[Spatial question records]
-------

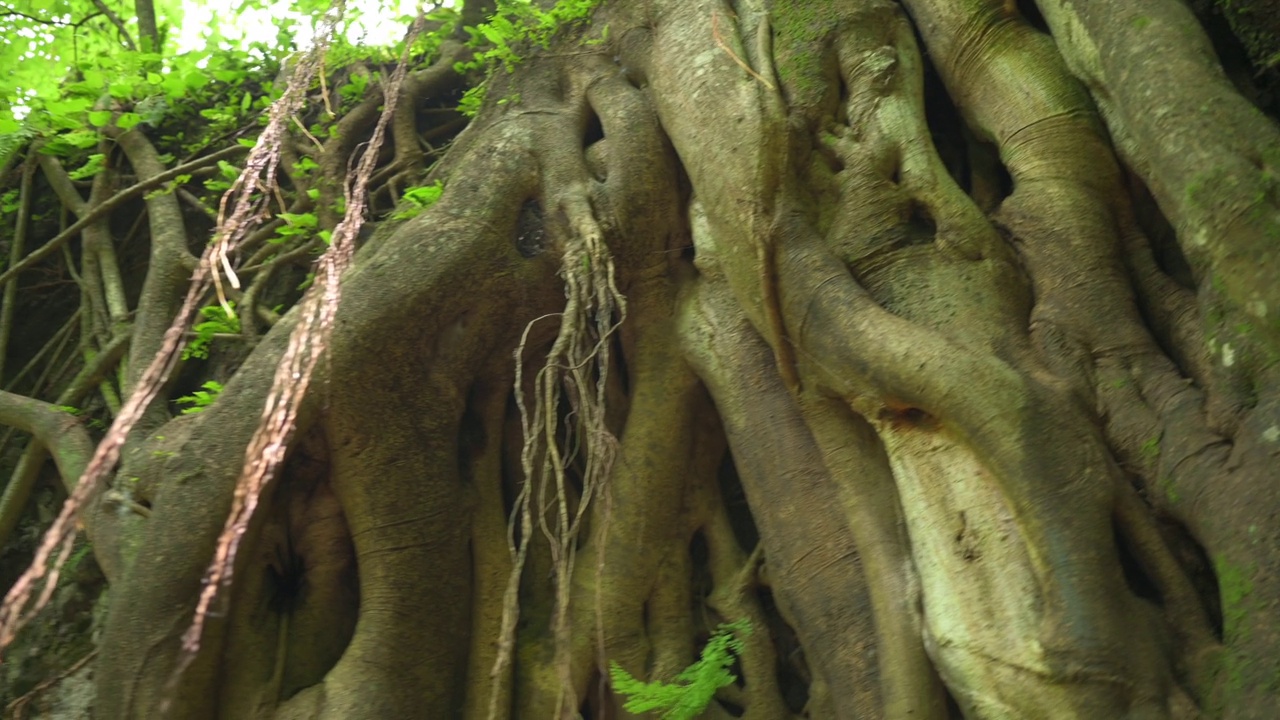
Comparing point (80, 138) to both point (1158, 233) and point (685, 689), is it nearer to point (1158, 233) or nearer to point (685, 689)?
point (685, 689)

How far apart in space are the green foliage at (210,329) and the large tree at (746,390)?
50mm

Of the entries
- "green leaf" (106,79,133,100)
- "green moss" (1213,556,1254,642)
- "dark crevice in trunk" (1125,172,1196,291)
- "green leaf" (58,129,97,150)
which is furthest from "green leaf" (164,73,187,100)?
"green moss" (1213,556,1254,642)

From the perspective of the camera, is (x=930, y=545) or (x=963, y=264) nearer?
(x=930, y=545)

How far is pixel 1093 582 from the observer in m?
2.17

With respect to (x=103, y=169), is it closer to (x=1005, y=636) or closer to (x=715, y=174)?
(x=715, y=174)

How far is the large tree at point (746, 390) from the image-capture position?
2.26 m

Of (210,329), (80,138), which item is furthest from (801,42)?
(80,138)

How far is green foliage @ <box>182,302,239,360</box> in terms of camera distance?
11.3 ft

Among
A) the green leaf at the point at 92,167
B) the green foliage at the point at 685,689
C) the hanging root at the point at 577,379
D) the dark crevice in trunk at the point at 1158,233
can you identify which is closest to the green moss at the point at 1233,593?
the dark crevice in trunk at the point at 1158,233

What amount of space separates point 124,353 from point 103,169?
3.72 ft

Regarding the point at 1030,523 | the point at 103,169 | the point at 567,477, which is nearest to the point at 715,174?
the point at 567,477

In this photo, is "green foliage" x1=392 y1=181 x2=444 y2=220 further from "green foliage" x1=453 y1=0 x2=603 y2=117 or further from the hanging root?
"green foliage" x1=453 y1=0 x2=603 y2=117

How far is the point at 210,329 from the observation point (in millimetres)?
3428

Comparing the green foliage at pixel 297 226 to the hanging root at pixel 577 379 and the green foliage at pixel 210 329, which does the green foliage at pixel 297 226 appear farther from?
the hanging root at pixel 577 379
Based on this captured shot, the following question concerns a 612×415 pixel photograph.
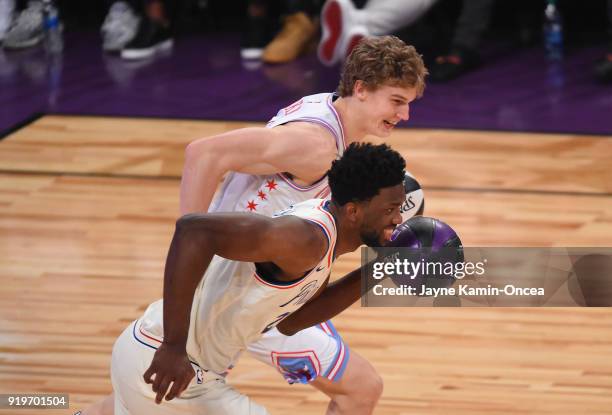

-------

* **Problem to work on**
Please reproduce every one of the records above word for word, leaving the pictures out of your output.

* **Output of the exercise**
Comparing point (80, 138) to both point (1158, 233) and point (685, 689), is it nearer to point (1158, 233) or nearer to point (685, 689)?
point (685, 689)

How far apart in space are the green foliage at (210,329) and the large tree at (746,390)?
50mm

Of the entries
- "green leaf" (106,79,133,100)
- "green moss" (1213,556,1254,642)
- "dark crevice in trunk" (1125,172,1196,291)
- "green leaf" (58,129,97,150)
which is furthest from "green leaf" (164,73,187,100)?
"green moss" (1213,556,1254,642)

From the perspective of the camera, is (x=930, y=545) or (x=963, y=264) nearer?
(x=930, y=545)

How far is pixel 1093 582 from the observer in m?
2.17

With respect to (x=103, y=169), is it closer to (x=1005, y=636) or closer to (x=715, y=174)?
(x=715, y=174)

How far is the large tree at point (746, 390) from the image-capture position?
2.26 m

Of (210,329), (80,138), which item is furthest from (801,42)?
(80,138)

How far is green foliage @ <box>182,302,239,360</box> in terms of camera distance?
11.3 ft

Among
A) the green leaf at the point at 92,167
B) the green foliage at the point at 685,689
C) the hanging root at the point at 577,379
D) the dark crevice in trunk at the point at 1158,233
can you identify which is closest to the green moss at the point at 1233,593?
the dark crevice in trunk at the point at 1158,233

What amount of space separates point 124,353 from point 103,169?
3.72 ft

Regarding the point at 1030,523 | the point at 103,169 | the point at 567,477, which is nearest to the point at 715,174?
the point at 567,477

In this photo, is "green foliage" x1=392 y1=181 x2=444 y2=220 further from "green foliage" x1=453 y1=0 x2=603 y2=117 or further from the hanging root?
"green foliage" x1=453 y1=0 x2=603 y2=117

How far is the point at 210,329 from the observation point (in millimetres)?
3428

Comparing the green foliage at pixel 297 226 to the hanging root at pixel 577 379 and the green foliage at pixel 210 329, which does the green foliage at pixel 297 226 appear farther from?
the hanging root at pixel 577 379
Based on this captured shot, the following question concerns a 612×415 pixel photograph.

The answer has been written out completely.